YaleNews

Astrophysics professor Larry Gladney will leave the University of Pennsylvania to join Yale and serve as the Faculty of Arts and Science dean of diversity and faculty development, FAS Dean Tamar Gendler announced in an email to FAS faculty on Wednesday.

Effective January 1, 2019, Gladney will succeed Religious Studies Chair Kathryn Lofton, who has held the part-time position of deputy dean of diversity and faculty development on an interim basis since July 2016. Gladney will serve as dean of diversity and faculty development on a full-time basis.

Gladney is currently the Edmund J. and Louise W. Kahn Professor for Faculty Excellence in the University of Pennsylvania’s department of physics and astronomy as well as the associate dean for natural sciences at its School of Arts and Sciences, which Gendler compared to the position of FAS dean of science within Yale’s FAS governance.  

Gladney told the News in an email that he was drawn to the position because of the “intention, commitment and energy” he saw within Yale’s faculty to improve inclusion and diversity.

“That bottom-up drive, coupled with the vision of the administration and the commitment to provide needed resources, convinced me that Yale is on the path to being the model institution for excellence through diversity for research institutions,” Gladney said. “I am proud to be on that path with Yale.”

In the wake of protests and discussions about race and inclusion in the fall of 2015, Yale President Peter Salovey announced the creation of the position of FAS dean of diversity to promote an intellectually, socially and culturally diverse faculty. According to Gendler, the University has been searching for someone to fill the full-time position since then.

As FAS dean of diversity and faculty development, Gladney will sit on key FAS and University governance committees, including the FAS Steering Committee and the FAS Faculty Resource Committee, which reviews requests from departments and programs for ladder faculty resources and searches, and recommends approved searches to the FAS Dean. He will also advise Salovey, University Provost Ben Polak and Gendler on campus-wide issues of faculty development and diversity.

Upon the start of his tenure, Gladney plans to first learn as much as possible about what Yale does that positively impacts faculty recruitment, development and retention. After that, he hopes to help Yale figure out how to “get out of its own way” in making the necessary changes while preserving what already works well.
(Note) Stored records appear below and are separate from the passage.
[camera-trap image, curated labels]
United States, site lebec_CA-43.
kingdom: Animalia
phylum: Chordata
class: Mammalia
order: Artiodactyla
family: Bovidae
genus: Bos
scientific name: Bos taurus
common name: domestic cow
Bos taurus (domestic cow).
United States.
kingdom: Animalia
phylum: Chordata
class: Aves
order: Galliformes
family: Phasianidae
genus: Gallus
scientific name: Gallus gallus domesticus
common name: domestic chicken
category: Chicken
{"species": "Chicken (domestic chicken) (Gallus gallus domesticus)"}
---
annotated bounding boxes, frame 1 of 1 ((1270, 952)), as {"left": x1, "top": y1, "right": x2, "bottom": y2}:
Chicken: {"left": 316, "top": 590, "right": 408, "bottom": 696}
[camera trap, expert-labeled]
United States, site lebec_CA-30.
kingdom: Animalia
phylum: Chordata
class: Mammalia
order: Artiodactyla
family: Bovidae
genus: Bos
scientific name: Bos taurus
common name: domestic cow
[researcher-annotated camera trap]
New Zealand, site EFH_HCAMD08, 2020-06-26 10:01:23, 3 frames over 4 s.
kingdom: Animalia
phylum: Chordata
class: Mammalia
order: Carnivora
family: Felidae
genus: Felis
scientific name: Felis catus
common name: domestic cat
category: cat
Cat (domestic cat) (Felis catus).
He hopes to partner with other FAS faculty to begin having difficult conversations about diversity so that he can use their insight and opinions to remake Yale as an institution “to reflect the values appropriate to all its highest aspirations.”“Tapping just a fraction of that talent, creativity and energy to improve how we broaden the
definition of who fits, who belongs, and how we ensure that we find those who truly impact
the institution through their scholarship and ensure they find a home here that optimally supports them takes more than just one administrator, but I hope to help lead that effort,” Gladney said.

Serving as a full faculty member will help foster natural ways of connecting with faculty and students throughout the University is remaining , Gladney said, so he hopes to continue his own research and teaching while serving as FAS dean of diversity.

During his tenure at the University of Pennsylvania, Gladney served as chair of the physics and astronomy department, as well as chair of the university’s faculty senate and principal investigator of the Penn Science Teacher Institute.

In what Gendler called “a longstanding commitment to institutional equity,” Gladney has taught science to middle school students and instructors through outreach programs and received the Outstanding Community Service Award from the Black Graduate Professional Students’ Association at the University of Pennsylvania.

Gladney’s research as an astrophysicist attempts to better understand the origins and connections between matter, energy, space and time. Most recently, he worked on the planning of the Large Synoptic Survey Telescope, an observatory under construction in Chile designed to measure the expansion history of the universe. As an astrophysicist, Gladney has served on various review panels for the Department of Energy and the National Science Foundation, and receives continuous funding in the form of grants from both entities.